Le vicende legate all’8 settembre 1943, portarono a due nuove forme di repressione politica e di intensificazione della deportazione nei confronti degli italiani che si opposero al nazi-fascismo.
Gli Internati Militari Italiani (Italienische Militär-Internierte – IMI) fu il nome ufficiale dato dalle autorità tedesche ai soldati italiani catturati, rastrellati e deportati nei territori del Terzo Reich nei giorni immediatamente successivi alla proclamazione dell’Armistizio di Cassibile (8 settembre 1943). Dopo il disarmo, soldati e ufficiali vennero posti davanti alla scelta di continuare a combattere nelle file dell’esercito tedesco o, in caso contrario, essere inviati in campi di detenzione in Germania. Solo il 10 per cento accettò l’arruolamento. Gli altri vennero considerati “prigionieri di guerra”. In seguito cambiarono status divenendo “internati militari” (per non riconoscere loro le garanzie della Convenzione di Ginevra), e infine, dall’autunno del 1944 alla fine della guerra, “lavoratori civili”, in modo da essere sottoposti a lavori pesanti senza godere delle tutele della Croce Rossa loro spettanti.
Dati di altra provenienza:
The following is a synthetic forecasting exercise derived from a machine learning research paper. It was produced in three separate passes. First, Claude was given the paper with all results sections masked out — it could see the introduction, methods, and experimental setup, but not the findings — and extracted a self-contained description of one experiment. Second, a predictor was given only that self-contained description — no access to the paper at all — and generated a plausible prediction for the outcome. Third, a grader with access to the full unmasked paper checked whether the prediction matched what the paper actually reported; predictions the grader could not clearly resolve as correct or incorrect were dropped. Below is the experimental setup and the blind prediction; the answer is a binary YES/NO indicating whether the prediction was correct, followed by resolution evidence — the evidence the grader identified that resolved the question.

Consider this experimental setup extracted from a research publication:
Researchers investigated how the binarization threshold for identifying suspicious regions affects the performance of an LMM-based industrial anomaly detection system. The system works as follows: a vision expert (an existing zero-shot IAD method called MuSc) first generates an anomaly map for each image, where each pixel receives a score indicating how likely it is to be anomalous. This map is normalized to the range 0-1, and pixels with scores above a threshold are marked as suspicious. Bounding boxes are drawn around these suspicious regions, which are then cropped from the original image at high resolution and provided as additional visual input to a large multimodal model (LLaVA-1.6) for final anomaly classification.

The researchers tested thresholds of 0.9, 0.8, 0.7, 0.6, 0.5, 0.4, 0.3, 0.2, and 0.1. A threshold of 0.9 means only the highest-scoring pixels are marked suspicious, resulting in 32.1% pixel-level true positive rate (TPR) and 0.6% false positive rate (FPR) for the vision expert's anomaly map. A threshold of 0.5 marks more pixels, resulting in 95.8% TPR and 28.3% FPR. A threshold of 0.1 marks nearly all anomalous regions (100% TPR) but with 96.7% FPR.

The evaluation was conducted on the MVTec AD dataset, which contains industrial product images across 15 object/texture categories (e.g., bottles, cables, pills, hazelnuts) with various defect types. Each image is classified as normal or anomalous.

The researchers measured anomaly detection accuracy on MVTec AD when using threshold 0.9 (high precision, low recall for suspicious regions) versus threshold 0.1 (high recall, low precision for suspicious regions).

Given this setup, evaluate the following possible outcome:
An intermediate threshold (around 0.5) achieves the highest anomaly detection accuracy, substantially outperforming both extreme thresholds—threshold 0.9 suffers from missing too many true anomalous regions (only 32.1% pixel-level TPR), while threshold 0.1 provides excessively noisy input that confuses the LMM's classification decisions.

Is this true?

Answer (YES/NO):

L’insediamento in Nord Italia della Repubblica di Salò portò, a seguito della volontà da parte dei fascisti di creare una forza militare a fianco dei tedeschi, a questa nuova forma di repressione. Renitente alla leva è chi non si presenta alla chiamata del servizio militare di leva. Il fenomeno della renitenza fu particolarmente consistente durante la Repubblica di Salò ed alimentò le fila dei partigiani. I diversi bandi (particolarmente noto il famigerato Bando Graziani) della repubblica sociale rivelavano il disagio del governo fascista di fronte ad una situazione ingestibile: la mancata risposta alla chiamata alle armi delle classi 1923-1925 comportava la pena di morte per i renitenti, ma aveva sortito un effetto opposto a quello sperato dal regime di Salò, su 180.000 giovani in età di leva, solo 87.000 si erano presentati ai distretti.  Chi non rispondeva alla chiamata si nascondeva in rifugi di fortuna, saliva in montagna o si aggregava alle formazioni partigiane, i rastrellamenti oltre che a debellare i partigiani puntavano a recuperare renitenti e operai da inviare in Germania.
Uno di questi fu Ermes Testori, giovane vigevanese, probabilmente sbandato dopo l’8 settembre, che finisce i suoi giorni al campo Zwichau dopo essere stato impiegato come lavoratore forzato in una fabbrica tedesca.